Hansefest mit Wasserorgeln und illuminiertem Hafen im September 2009. Stader Unternehmen sponsern 20 Kunstsegel für eine schöne Innenstadt. © Michael Lindner

50 Jahre Stade aktuell: Die Zukunft immer im Blick

Unter dem Motto „Gemeinsam mehr erreichen“ hat sich 1971 ein Verein um ehrenamtliche Stader Bürgerinnen und Bürger und Kaufleute gegründet, der „Bewegung und Erlebnis“ in die Innenstadt Stades bringen wollte …

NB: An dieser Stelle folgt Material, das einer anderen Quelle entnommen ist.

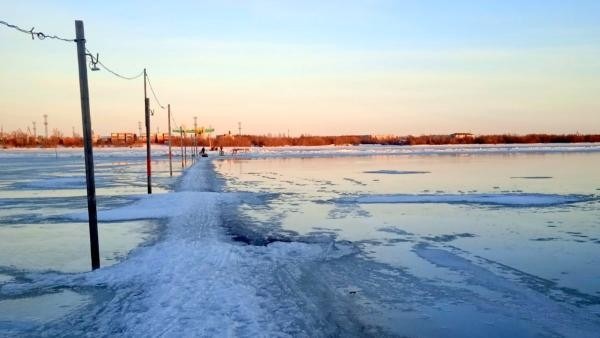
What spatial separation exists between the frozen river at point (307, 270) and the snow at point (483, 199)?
15.4 inches

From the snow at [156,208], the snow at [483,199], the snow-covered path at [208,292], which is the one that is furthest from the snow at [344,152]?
the snow-covered path at [208,292]

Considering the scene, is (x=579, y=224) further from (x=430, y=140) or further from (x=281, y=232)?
(x=430, y=140)

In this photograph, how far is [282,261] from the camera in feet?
31.1

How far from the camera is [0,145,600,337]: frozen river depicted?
633cm

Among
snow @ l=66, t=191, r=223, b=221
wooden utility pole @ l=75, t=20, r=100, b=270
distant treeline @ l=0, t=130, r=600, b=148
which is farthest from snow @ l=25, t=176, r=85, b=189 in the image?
distant treeline @ l=0, t=130, r=600, b=148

Ein klares Motto und ein anspruchsvolles Ziel – beides könnte heute nicht aktueller sein und zeigt die damals schon über den Tellerrand hinaus blickende Denkweise in Bezug auf die Belebung von Innenstädten. Ein Thema, das bis heute Bestand hat und angesichts der pandemiebedingten Folgen dringender denn je ist. 

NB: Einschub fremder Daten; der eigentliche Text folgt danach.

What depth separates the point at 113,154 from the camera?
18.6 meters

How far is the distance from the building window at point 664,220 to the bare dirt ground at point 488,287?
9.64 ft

Aber zunächst ein Blick zurück: Unter der Dachmarke „Stade aktuell“ haben sich zahlreiche Stader Bürgerinnen und Bürger und Kaufleute ehrenamtlich engagiert, um die Stadt in den Bereichen Einzelhandel, Kultur und Events weiterzuentwickeln. So haben sie viele Großveranstaltungen wie die Weihnachtsmärkte, die gut besuchten Trödelmärkte und Altstadtfeste organisiert und das über die Stadtgrenzen hinaus bekannte Shantychor-Festival oder die beliebte Verbrauchermesse „Stade aktuell“ zu attraktiven Ausflugszielen etabliert. Auch die schöne Illumination in der Vorweihnachtszeit geht auf das Konto der kreativen Ehrenamtlichen. Mit insgesamt elf Veranstaltungen pro Jahr hatten sie alle Hände voll zu tun. 

„Stade aktuell war die erste Bürgerinitiative, die positiv gestalten und die Stadt fördern wollte“

Dr. Jürgen Schneider,
1972 bis 1994 Stadtdirektor von Stade

Aber nicht nur für die Organisation von Veranstaltungen waren die Ehrenamtlichen gefragt. Ihre Fachkompetenz wurde auch gebraucht bei Meinungsumfragen und Gutachten rund um die Stadtentwicklung, die Ansiedlung weiterer gewerblicher Institutionen oder die Gestaltung der Fußgängerzonen. „Stade aktuell“ vereinte erfolgreich die Funktionen Event- und Citymanagement mit dem Ziel, die Innenstadt lebendig zu halten, Erlebnisshopping zu schaffen und dabei Kultur und Tourismus zu integrieren.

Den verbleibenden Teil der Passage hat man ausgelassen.